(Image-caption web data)
--------------------------------------------------
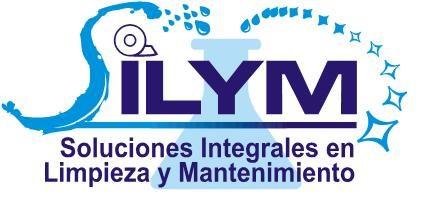 SILYM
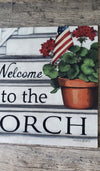 Welcome to the Porch Mat A Rustic Feeling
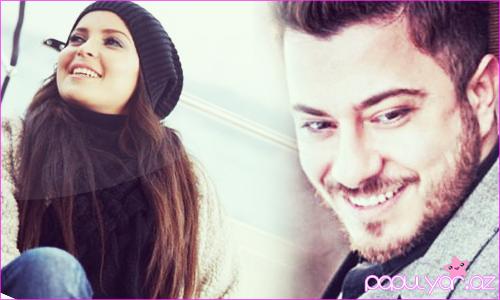 Sevda Yahyayeva & Ramal - Yarım Olasan // yep-yeni 2013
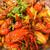 蜀滋蜀味 - 料理写真:ザリガニの旨辛汁なし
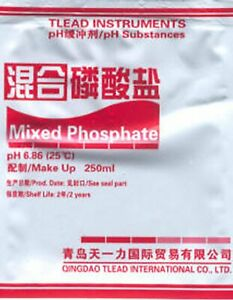 pH Meter Calibration Sachet Buffer Powder 250mL Solution Twin Pack pH4.00 pH6.86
--------------------------------------------------
#### [What you will do]
Send back every line above exactly, skipping all pictures.

#### [Task result]
 SILYM
 Welcome to the Porch Mat A Rustic Feeling
 Sevda Yahyayeva & Ramal - Yarım Olasan // yep-yeni 2013
 蜀滋蜀味 - 料理写真:ザリガニの旨辛汁なし
 pH Meter Calibration Sachet Buffer Powder 250mL Solution Twin Pack pH4.00 pH6.86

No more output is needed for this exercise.